‘ All those patently depraved, noxious, flaccid, gross, womanish beings, perverted and imperfect in moral nature and in even their bodily tissues. Those homosexual legions that are the straw-chaff of society; …’: Sex/Gender politics and the enforcement of  oppression from within. The horrible roots of the LGB Alliance in the early ‘gay’ novel – reflecting on Edward Prime-Stevenson’s [ed. James J. Gifford] (2003) ‘Imre: A Memorandum’ (first published 1906 in Naples)

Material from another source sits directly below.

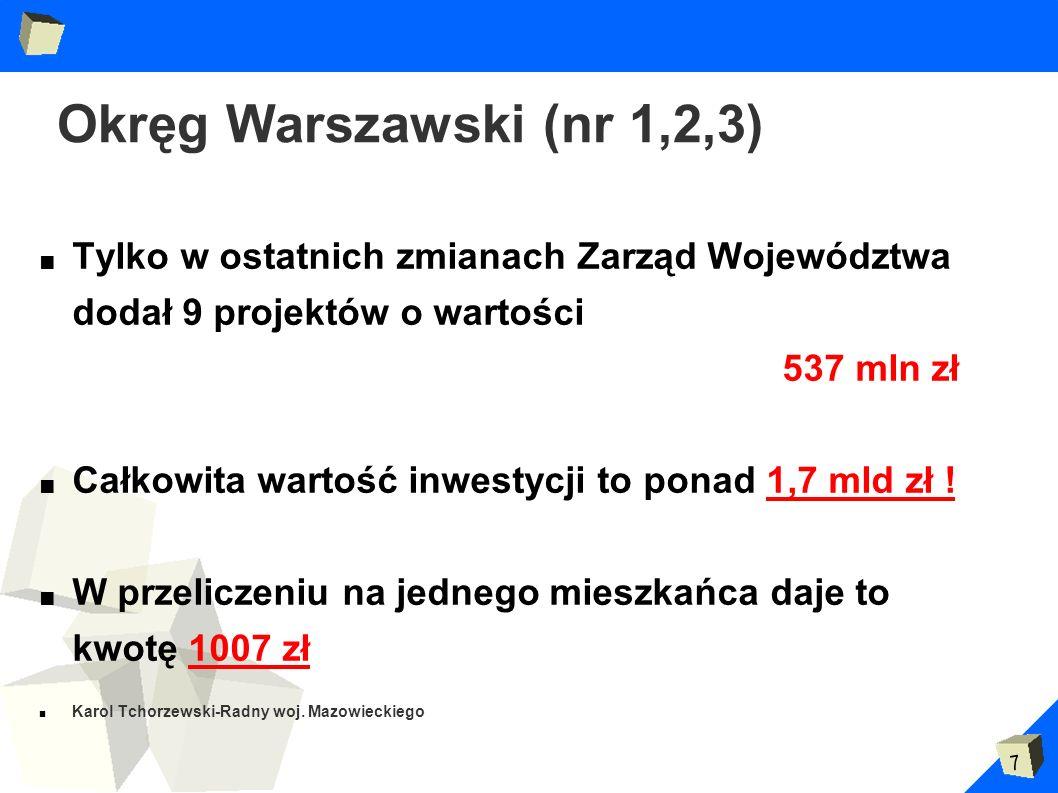 7 Okręg Warszawski (nr 1,2,3) Tylko w ostatnich zmianach Zarząd Województwa dodał 9 projektów o wartości 537 mln zł Całkowita wartość inwestycji to po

All those patently depraved, noxious, flaccid, gross, womanish beings, perverted and imperfect in moral nature and in even their bodily tissues. Those homosexual legions that are the straw-chaff of society; …’.[1]: Sex/Gender politics and the enforcement of  oppression from within. The horrible roots of the LGB Alliance in the early ‘gay’ novel – reflecting on Edward Prime-Stevenson’s [ed. James J. Gifford] (2003) Imre: A Memorandum (first published 1906 in Naples) Peterborough, Ontario, Canada; Broadview Press Ltd.

The front covers

I have just finished the novel Imre: A Memorandum in an attempt to learn much more about how queer lives were treated in early writing of the period in which the term ‘homosexual’ was being elaborated into meaning. I hated it and was going not to blog ion it until I learned of the Charity Commissions decision to accept an application from the LGB Alliance. This betrays every principle of inclusion for which the word ‘charity’ at its best ought to stand. So I decided to widen the blog to show how what is detestable in Imre is precisely the repressed state of the gay community represented by the LGB Alliance. I wish so much the Charity Commission would reconsider support for a movement based on hateful exclusion not the widening of mutual understanding between diverse groups.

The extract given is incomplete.